EX-3.2 3 y73196aexv3w2.htm EX-3.2: AMENDMENT NO. 2 TO THE AMENDED AND RESTATED LIMITED LIABILITY COMPANY AGREEMENT EX-3.2
Exhibit 3.2
AMENDMENT NO. 2
TO THE
AMENDED AND RESTATED
LIMITED LIABILITY COMPANY AGREEMENT
OF
DAIMLERCHRYSLER WHOLESALE RECEIVABLES LLC
     This Amendment No. 2 to the Amended and Restated Limited Liability Company Agreement of DaimlerChrysler Wholesale Receivables LLC (the “Company”), dated as of December 17, 2008 (this “Amendment”), is made and entered into by CHRYSLER SPV LLC, a Michigan limited liability company (formerly known as Chrysler Financial Receivables Corporation) and CHRYSLER AUTO RECEIVABLES COMPANY, a Delaware corporation, as the members of the Company (the “Members”).
WITNESSETH
     WHEREAS, the Company is a Delaware limited liability company that was formed under the Delaware Limited Liability Company Act, 6 Del. C. § 18-101, et seq. (the “Act), pursuant to (i) the Certificate of Formation of the Company as filed with the office of the Secretary of State of the State of Delaware on February 24, 2000, and (ii) the Limited Liability Company Agreement of the Company, dated as of February 29, 2000 (the “Initial LLC Agreement”);
     WHEREAS, the Initial LLC Agreement was amended and restated in its entirety by the Amended and Restated Limited Liability Company Agreement of the Company, dated as of May 31, 2000, as amended by the First Amendment thereto, dated as of August 2, 2007 (as so amended, the “Current LLC Agreement”);
     WHEREAS, the Members desire to change the name of the Company and amend the Current LLC Agreement as set forth herein;
     NOW, THEREFORE, intending to be legally bound, the parties hereto hereby agree as follows:
I. AMENDMENTS.
     A. The Current LLC Agreement is hereby amended by deleting the phrase “DaimlerChrysler Wholesale Receivables LLC” in each and every instance in which such phrase appears and replacing it with the following phrase:
     “Chrysler Financial Wholesale Receivables LLC”

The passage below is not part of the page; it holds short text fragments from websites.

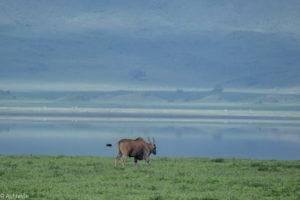 Ngorongoro, Tanzania - Common Eland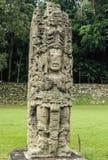 被雕刻的玛雅史特拉, Copan废墟,洪都拉斯 库存图片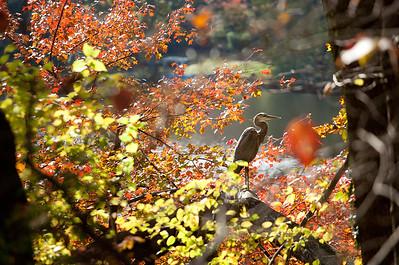 Autumn heron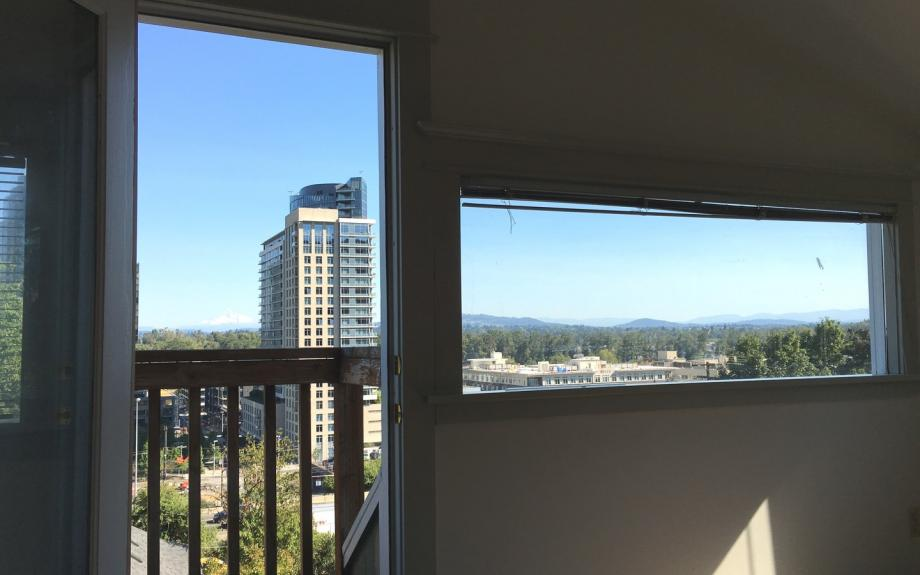 View of South Waterfront and Mt. Hood! Minutes to OHSU And Downtown!! Pets Okay!! - Portland apartments for rent - backpage.com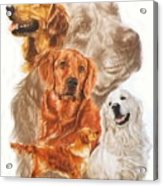 Golden Retriever W/ghost Acrylic Print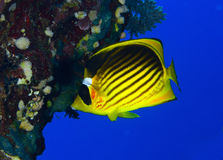 Diagonal-lined butterflyfish Royalty Free Stock Photography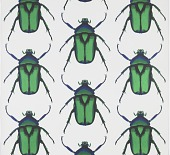 view Beetle digital asset number 1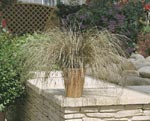 Starr, Carex 'Bronco'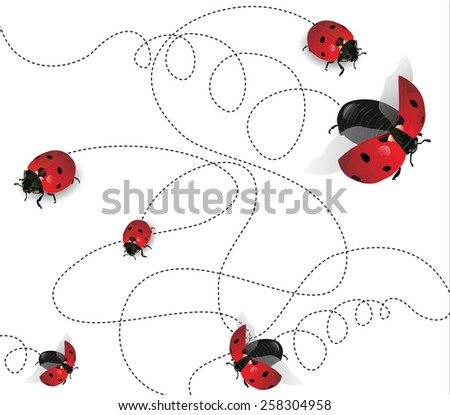 Ladybugs on white background - stock photo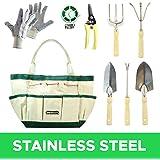 Lot de 9 outils de jardin inoxydables (griffe,secateur,transplantoir, truelle,gants,fil de jardin) avec sac de transport fourre-tout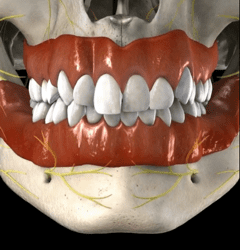 Asimetria Cirugia Ortognatica Smiles Peru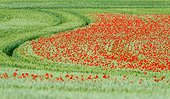 Poppies in bloom in a field of wheat - Burgundy France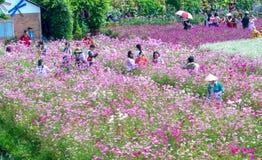 Сад цветет экологичность с много цветков красочных для того чтобы привлечь больше туристов, фотоснимок путешествует Стоковое Изображение RF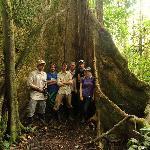 jungle trip on property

     B. Section 1.2 of the Current LLC Agreement is hereby deleted in its entirety and replaced with the following:

 


 

     “1.2 Name and Office. The name of the Company shall be Chrysler Financial Wholesale Receivables LLC, and its office shall be located at 27777 Inkster Road, Farmington Hills, Michigan 48334 or such other place as the Members may determine from time to time.”
II. MISCELLANEOUS.
     A. Successors and Assigns. This Amendment shall be binding upon, and shall enure to the benefit of, the parties hereto, and their respective successors and assigns.

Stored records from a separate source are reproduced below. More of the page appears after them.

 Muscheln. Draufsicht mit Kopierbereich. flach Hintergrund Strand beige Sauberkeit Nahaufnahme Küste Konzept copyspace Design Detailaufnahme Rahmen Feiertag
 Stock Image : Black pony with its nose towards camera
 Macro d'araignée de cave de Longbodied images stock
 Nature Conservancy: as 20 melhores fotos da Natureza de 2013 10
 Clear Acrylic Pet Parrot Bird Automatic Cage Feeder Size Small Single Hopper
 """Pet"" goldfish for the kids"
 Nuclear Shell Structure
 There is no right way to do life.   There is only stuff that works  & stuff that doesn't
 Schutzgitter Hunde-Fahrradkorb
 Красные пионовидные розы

     B. Full Force and Effect. Except to the extent modified hereby, the Current LLC Agreement shall remain in full force and effect.
     C. Governing Law. The validity and interpretation of, and the sufficiency and performance under, this Amendment shall be governed by Delaware law, without regard to principles of conflict of laws.

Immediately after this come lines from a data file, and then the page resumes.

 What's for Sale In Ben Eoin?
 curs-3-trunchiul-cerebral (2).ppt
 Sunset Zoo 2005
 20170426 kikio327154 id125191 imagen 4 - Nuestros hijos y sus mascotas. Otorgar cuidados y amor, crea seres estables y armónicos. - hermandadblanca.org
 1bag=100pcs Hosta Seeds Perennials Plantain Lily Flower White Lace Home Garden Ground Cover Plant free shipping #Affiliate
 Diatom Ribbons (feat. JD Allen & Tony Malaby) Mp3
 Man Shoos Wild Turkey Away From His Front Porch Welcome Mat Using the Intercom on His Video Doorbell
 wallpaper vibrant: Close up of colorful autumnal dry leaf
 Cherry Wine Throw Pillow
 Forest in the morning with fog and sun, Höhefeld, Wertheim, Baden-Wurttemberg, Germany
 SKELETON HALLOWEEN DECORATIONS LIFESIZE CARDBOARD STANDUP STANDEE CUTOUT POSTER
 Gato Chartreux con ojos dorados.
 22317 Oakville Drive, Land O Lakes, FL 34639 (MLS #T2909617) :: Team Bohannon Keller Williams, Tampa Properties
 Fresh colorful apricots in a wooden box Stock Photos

     D. Effectiveness of Amendment. This Amendment shall be effective immediately upon execution by the parties hereto.
     E. Capitalized Terms. Capitalized terms used herein and not otherwise defined are used as defined in the Current LLC Agreement.
     F. Severability of Provisions. Each provision of this Amendment shall be considered severable and if for any reason any provision or provisions herein are determined to be invalid, unenforceable or illegal under any existing or future law, such invalidity, unenforceability or illegality shall not impair the operation of or affect those portions of this Amendment which are valid, enforceable and legal.
[SIGNATURE PAGE FOLLOWS]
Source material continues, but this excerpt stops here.